*Consigne 1*:
Recopiez le passage de la chronique de l'album Atrocity Machine situé entre « C’est au cours » et « défunt Dawn Ray’D. », ces deux bouts compris.

*Texte extrait*:
== == ==

Body Void - Atrocity Machine

Chronique CD album (43:49)

chronique Body Void - Atrocity Machine

Il m’a toujours été difficile de mettre les mots sur le sentiment que j’ai ressenti lorsque – pour la première fois – j’ai été confronté à une musique radicale, extrême, opaque. Dans mon cas, ce fut aux environs de mes 14 ans, lorsque je découvris Raining Blood de Slayer. Bien que déjà marqué par la découverte de Megadeth et Iron Maiden, ce n’est véritablement qu’à ce moment fatidique passé sur youtube un soir d’ennui que je glissais pour la première fois un pied dans le marécage si délicieusement répulsif du metal extrême. Ce n’était plus la mélodie qui retenait mon attention, mais une sensation résolument physique née de cette expérience acoustique radicale. Ce moment fondateur me fit plonger dans cet abime de noirceur, guidé dans une quête obsédante de ce qu’il y avait de plus cathartique et abrasif. Au cours de ce périple, je m’échouai sur les terres du metal, de la noise, du punk, du jazz et aux confins même de la musique contemporaine dans ce qu’elle avait de plus déconcertante. Finalement – qu’importe les raisons qui la motivèrent – cette odyssée à la recherche d’un vacarme à la saturation curative me permit d’exhumer des œuvres aussi fascinantes qu’insondables.

 

C’est au cours d’une pérégrination insomniaque que je découvris Body Void, et son album Bury Me Beneath This Rotting Earth : quatre titres d’un sludge funéraire aux relents dronesque hérité de Burning Witch, et dont chaque note dégageait les miasmes d’une terre en décomposition. La formation s’inscrit dans une metal extrême résolument porté sur les problématiques de genre (Willow Ryan s’identifiant comme non-binaire), écologiques et sociales ; le tout enrobé d’un anticapitalisme et d’un antifascisme bienvenus. Du fait de son style radical et ses thématiques, Body Void est donc à rapprocher de groupes tels que Thou, Ragana, Mizmor, Feminazgul et le défunt Dawn Ray’D.

 

Toujours édité par Prosthetic Records, Atrocity Machine se démarque tout d'abord des précédentes œuvres de Body Void par son illustration, qui abandonne le noir & blanc caractéristique par un rouge agressif laissant entrevoir un être cyberpunk tout droit inspiré du Tetsuo de Tsukamoto. Cet avertissement nous informe sur le virage qu’opère Body Void dans sa musique : dans les entrailles organiques du doom/sludge va naître une noise saturée, qui va s’étendre et dévorer tout l’oxygène aux alentours. Cet apport musical trouve son origine dans l’intégration officielle de Janys-Iren Gaughn (le duo devenant ainsi trio) qui - dorénavant - s’occupe à plein temps de l’élaboration de paysages sonores électroniques oppressants. En embrassant ces traits musicaux, les partitions de Body Void vont atteindre une puissance abrasive décuplée, faisant passer les précédents travaux du combo pour de subtiles et délicates ariettes.

== == ==

*Enregistrements*:
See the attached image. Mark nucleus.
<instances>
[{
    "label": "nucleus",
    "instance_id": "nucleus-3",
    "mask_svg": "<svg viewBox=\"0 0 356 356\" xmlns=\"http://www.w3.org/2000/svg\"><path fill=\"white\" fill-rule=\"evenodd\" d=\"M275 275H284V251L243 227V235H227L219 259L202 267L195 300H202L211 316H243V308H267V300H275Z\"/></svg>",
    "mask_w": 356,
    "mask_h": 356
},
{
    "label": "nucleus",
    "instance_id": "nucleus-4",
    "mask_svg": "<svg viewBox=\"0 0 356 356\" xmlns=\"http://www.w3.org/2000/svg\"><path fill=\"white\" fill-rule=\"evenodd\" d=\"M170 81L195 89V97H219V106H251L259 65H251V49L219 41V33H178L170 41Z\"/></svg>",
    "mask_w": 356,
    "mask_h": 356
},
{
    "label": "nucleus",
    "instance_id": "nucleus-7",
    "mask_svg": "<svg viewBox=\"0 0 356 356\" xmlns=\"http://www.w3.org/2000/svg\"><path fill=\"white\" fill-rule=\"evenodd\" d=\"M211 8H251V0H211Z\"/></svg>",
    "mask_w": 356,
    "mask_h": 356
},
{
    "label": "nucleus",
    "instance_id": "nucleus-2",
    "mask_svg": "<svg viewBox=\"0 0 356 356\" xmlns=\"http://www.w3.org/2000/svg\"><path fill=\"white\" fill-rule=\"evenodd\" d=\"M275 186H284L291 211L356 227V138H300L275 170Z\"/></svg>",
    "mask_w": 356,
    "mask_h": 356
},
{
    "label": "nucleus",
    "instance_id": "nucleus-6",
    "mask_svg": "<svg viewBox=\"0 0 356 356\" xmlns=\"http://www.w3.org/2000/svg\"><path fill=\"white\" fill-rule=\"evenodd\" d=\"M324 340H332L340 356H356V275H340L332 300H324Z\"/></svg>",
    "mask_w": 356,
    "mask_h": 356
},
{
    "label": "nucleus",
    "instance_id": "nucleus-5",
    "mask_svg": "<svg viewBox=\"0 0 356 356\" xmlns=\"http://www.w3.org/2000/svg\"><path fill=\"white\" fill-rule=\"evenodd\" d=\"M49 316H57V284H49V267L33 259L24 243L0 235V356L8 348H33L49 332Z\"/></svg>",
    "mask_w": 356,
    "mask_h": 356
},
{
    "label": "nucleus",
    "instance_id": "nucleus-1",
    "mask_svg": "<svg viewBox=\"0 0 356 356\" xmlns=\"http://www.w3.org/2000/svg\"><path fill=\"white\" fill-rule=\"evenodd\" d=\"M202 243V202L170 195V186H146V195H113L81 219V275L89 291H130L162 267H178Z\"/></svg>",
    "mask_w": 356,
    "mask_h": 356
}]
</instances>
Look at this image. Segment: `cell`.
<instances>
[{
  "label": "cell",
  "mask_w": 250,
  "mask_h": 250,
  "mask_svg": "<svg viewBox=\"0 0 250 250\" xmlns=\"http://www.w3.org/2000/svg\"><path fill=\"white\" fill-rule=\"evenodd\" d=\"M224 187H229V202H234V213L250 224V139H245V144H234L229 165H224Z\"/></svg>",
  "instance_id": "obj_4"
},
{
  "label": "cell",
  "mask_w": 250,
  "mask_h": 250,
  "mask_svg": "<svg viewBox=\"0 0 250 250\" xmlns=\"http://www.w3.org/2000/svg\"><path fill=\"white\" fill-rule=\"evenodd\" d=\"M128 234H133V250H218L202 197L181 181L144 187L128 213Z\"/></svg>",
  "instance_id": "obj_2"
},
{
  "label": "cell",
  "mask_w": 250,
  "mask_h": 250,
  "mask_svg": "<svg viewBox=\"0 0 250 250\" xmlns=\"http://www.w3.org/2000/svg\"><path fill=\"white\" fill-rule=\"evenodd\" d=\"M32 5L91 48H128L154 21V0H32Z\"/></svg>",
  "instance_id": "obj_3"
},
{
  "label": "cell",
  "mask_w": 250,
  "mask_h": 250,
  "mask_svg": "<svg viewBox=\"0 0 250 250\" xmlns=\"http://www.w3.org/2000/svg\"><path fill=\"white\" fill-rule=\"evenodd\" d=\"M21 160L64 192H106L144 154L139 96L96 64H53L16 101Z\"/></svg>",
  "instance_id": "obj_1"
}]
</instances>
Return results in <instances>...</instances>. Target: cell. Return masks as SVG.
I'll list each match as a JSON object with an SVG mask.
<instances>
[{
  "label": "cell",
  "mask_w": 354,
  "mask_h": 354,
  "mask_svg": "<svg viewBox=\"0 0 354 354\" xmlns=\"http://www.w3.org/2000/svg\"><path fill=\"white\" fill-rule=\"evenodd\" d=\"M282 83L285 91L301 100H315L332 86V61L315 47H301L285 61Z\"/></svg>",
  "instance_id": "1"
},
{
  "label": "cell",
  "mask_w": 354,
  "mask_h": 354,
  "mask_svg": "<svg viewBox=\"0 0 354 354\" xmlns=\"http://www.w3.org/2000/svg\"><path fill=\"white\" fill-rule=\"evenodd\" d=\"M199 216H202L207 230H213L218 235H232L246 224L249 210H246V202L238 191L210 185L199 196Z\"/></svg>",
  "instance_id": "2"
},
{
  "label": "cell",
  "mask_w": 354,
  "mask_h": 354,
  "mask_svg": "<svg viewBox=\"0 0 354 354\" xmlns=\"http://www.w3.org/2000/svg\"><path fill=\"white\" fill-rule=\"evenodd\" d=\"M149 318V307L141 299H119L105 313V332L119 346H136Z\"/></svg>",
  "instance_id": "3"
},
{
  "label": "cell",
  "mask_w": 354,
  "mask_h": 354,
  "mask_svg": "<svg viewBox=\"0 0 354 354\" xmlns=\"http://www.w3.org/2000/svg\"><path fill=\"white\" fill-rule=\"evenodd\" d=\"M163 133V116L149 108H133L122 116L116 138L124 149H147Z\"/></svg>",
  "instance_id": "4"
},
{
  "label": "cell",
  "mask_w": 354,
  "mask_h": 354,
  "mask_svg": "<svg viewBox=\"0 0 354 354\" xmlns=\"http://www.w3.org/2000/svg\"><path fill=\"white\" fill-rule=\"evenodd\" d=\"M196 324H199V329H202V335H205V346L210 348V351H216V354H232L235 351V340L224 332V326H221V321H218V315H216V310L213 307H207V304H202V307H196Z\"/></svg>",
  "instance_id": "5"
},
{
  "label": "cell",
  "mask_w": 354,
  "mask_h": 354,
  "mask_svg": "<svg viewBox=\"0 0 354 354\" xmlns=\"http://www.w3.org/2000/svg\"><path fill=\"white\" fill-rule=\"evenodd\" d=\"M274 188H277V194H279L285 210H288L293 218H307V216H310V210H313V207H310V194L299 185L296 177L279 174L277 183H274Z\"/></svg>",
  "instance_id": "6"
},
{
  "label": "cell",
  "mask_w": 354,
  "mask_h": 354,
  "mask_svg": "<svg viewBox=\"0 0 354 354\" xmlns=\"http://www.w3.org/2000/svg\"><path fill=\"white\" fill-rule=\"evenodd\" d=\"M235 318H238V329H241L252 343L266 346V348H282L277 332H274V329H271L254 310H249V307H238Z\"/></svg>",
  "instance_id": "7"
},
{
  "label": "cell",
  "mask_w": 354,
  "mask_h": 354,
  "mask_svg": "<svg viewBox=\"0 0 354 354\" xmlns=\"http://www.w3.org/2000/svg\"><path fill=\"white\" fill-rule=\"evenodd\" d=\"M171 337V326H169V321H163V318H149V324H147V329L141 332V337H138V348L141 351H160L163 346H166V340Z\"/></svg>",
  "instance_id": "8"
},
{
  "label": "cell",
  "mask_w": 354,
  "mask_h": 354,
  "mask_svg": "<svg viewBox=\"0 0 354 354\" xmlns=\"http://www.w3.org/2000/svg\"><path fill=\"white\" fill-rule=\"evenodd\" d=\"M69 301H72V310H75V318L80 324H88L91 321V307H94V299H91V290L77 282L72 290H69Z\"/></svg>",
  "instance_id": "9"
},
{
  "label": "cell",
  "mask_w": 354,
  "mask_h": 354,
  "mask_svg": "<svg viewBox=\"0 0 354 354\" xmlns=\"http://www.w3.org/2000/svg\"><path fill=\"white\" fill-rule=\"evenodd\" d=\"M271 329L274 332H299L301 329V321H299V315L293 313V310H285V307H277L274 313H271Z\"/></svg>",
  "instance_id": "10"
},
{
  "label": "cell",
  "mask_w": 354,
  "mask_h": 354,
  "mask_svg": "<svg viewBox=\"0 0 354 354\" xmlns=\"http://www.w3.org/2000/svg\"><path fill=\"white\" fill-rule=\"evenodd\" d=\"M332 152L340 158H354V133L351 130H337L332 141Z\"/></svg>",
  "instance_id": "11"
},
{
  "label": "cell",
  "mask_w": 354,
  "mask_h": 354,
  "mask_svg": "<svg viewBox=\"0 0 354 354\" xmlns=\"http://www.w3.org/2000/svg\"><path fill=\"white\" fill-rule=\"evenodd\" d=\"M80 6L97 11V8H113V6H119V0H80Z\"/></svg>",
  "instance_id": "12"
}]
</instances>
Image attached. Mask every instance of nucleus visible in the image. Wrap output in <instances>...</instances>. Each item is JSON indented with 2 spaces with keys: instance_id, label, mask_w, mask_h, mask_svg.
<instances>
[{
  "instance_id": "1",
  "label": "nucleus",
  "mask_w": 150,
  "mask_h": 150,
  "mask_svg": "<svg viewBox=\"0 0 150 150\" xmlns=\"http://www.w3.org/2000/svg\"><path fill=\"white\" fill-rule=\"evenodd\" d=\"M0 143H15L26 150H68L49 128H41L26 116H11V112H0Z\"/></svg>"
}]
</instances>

== == ==

*Consigne 2*:
Combien de lignes des enregistrements contiennent la chaîne « JSON » ? Donnez uniquement le nombre.

*Réponse 1*:
C’est au cours d’une pérégrination insomniaque que je découvris Body Void, et son album Bury Me Beneath This Rotting Earth : quatre titres d’un sludge funéraire aux relents dronesque hérité de Burning Witch, et dont chaque note dégageait les miasmes d’une terre en décomposition. La formation s’inscrit dans une metal extrême résolument porté sur les problématiques de genre (Willow Ryan s’identifiant comme non-binaire), écologiques et sociales ; le tout enrobé d’un anticapitalisme et d’un antifascisme bienvenus. Du fait de son style radical et ses thématiques, Body Void est donc à rapprocher de groupes tels que Thou, Ragana, Mizmor, Feminazgul et le défunt Dawn Ray’D.

*Réponse 2*:
2